= MATERIAL FOR THIS TASK =
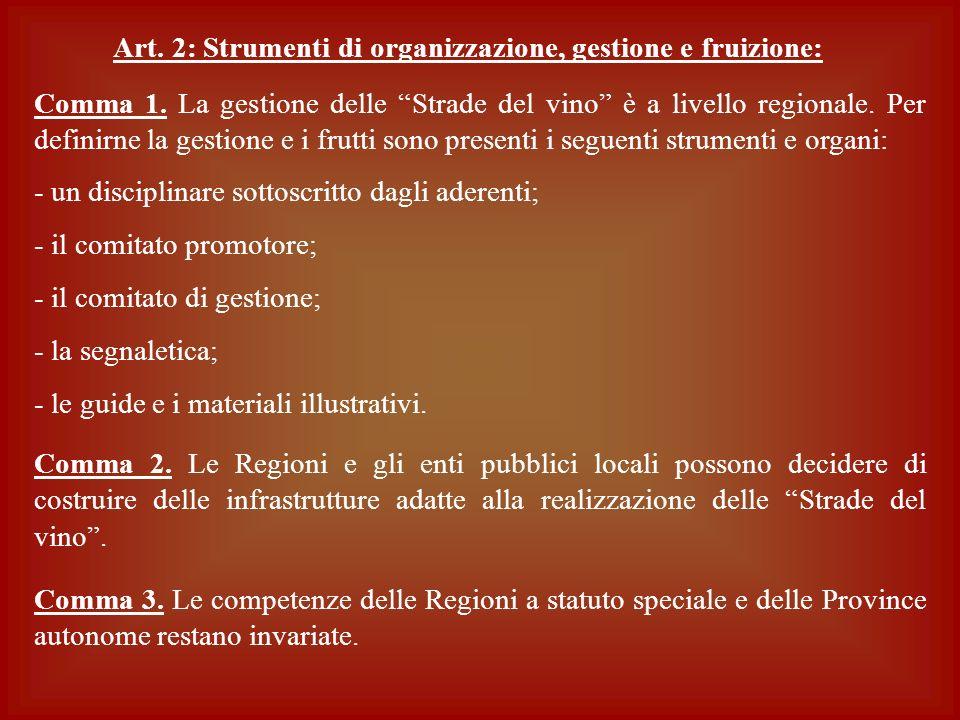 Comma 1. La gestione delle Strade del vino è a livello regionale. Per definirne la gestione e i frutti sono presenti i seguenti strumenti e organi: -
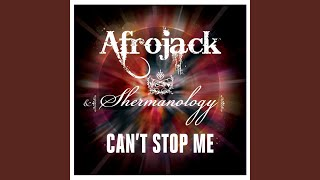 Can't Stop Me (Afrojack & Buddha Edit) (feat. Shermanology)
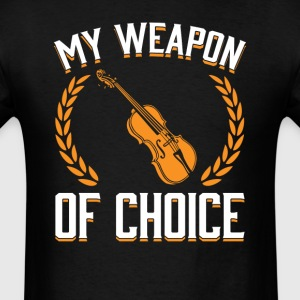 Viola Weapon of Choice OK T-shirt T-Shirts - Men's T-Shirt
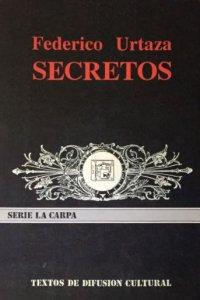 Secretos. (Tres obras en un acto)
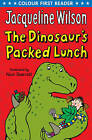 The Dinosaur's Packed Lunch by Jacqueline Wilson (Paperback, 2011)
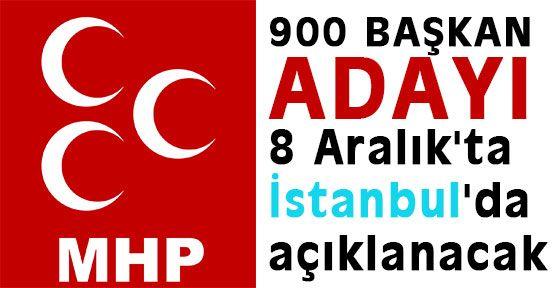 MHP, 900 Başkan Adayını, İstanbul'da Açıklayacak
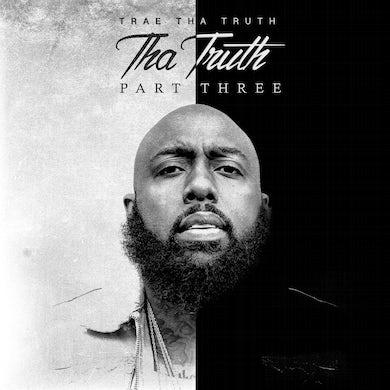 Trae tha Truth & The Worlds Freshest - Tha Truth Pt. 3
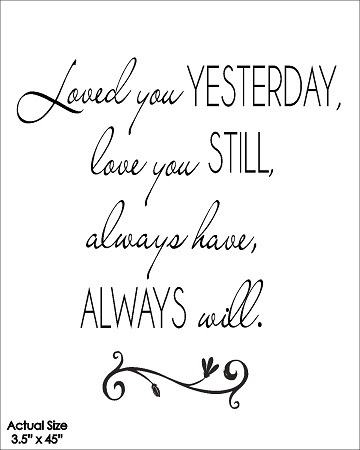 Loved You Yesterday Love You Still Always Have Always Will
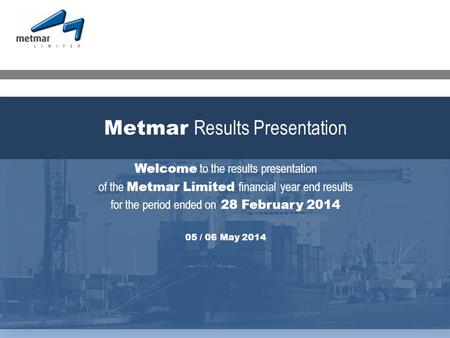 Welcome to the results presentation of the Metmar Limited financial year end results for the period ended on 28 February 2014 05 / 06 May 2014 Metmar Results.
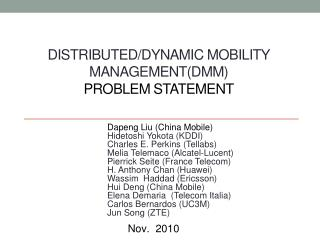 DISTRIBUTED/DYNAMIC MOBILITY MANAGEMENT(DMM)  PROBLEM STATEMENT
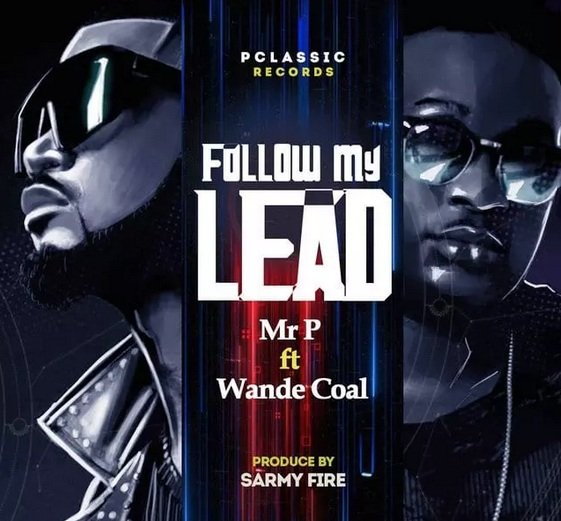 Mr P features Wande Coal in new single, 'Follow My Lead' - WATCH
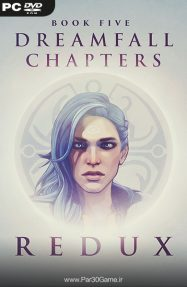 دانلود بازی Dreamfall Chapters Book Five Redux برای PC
---
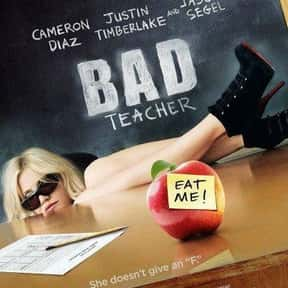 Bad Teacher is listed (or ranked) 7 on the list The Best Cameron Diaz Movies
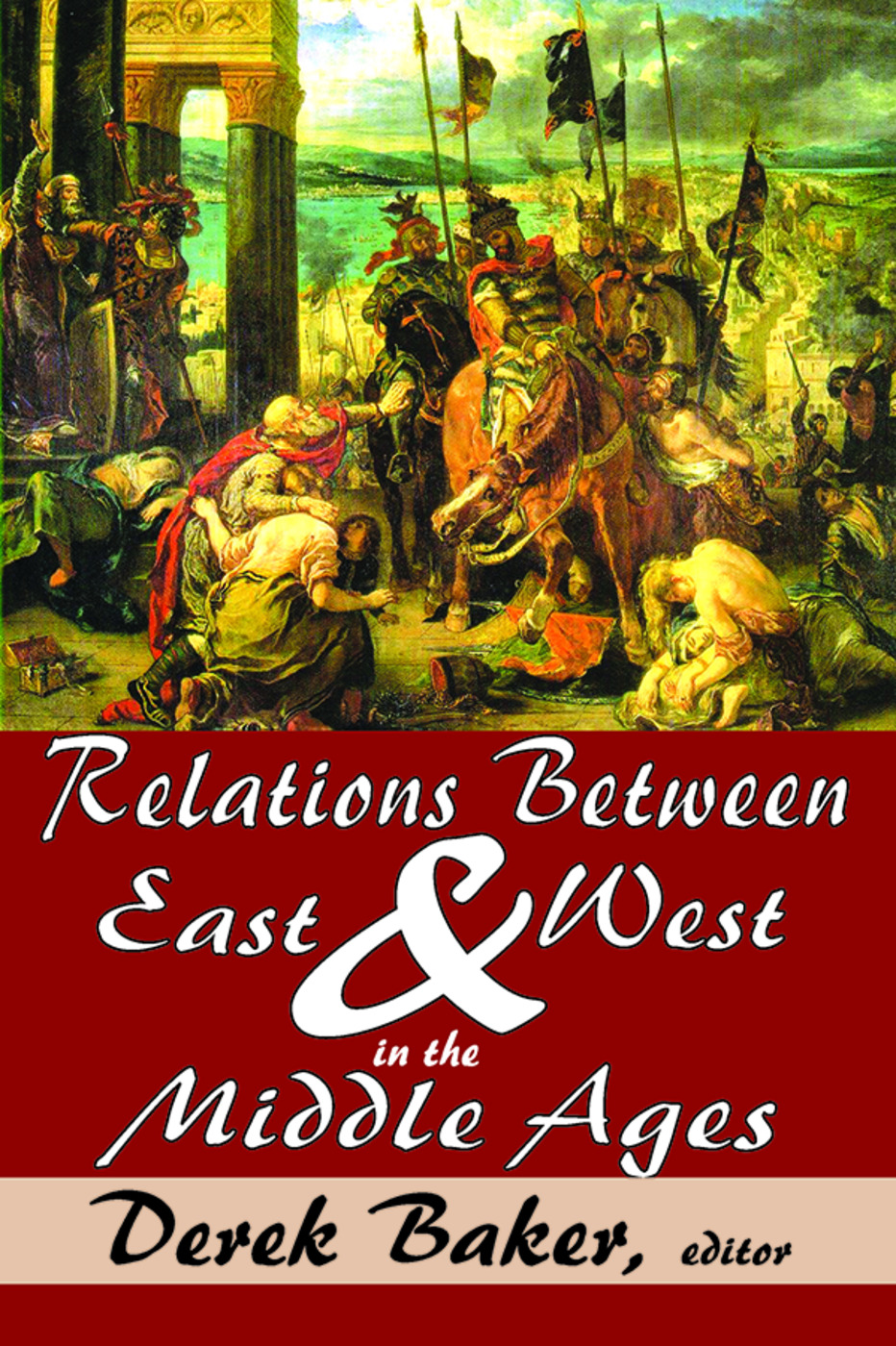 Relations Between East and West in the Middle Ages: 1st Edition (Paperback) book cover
...
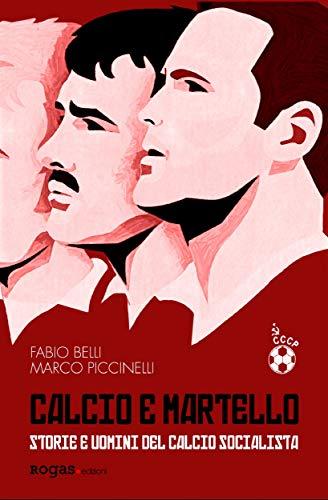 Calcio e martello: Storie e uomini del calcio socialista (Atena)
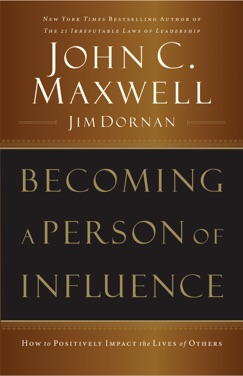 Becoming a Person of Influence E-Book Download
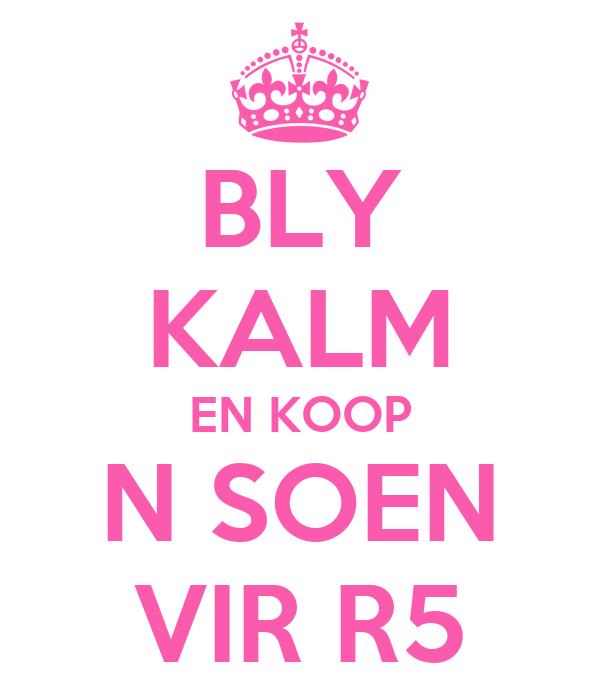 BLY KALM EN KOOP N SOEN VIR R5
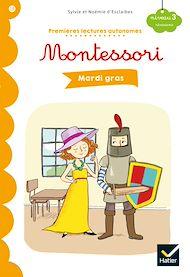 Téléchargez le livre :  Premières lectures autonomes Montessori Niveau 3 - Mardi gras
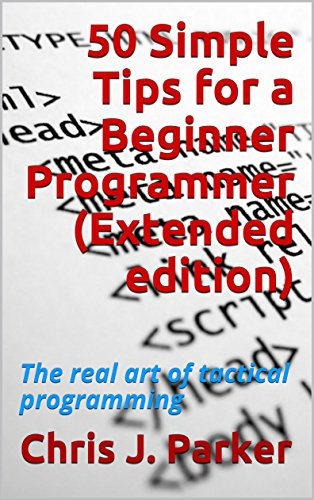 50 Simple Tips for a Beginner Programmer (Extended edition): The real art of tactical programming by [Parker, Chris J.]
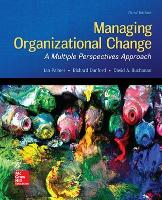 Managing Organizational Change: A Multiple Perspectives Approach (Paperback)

= TASK PROMPT =
Everything from the line above that contains "Welcome to the" down to the line that contains "دانلود بازی Dreamfall" must be reproduced exactly, both ends included. Omit the pictures.

= RESPONSE TO THE EXERCISE =
 Welcome to the results presentation of the Metmar Limited financial year end results for the period ended on 28 February 2014 05 / 06 May 2014 Metmar Results.
 DISTRIBUTED/DYNAMIC MOBILITY MANAGEMENT(DMM)  PROBLEM STATEMENT
 Mr P features Wande Coal in new single, 'Follow My Lead' - WATCH
 دانلود بازی Dreamfall Chapters Book Five Redux برای PC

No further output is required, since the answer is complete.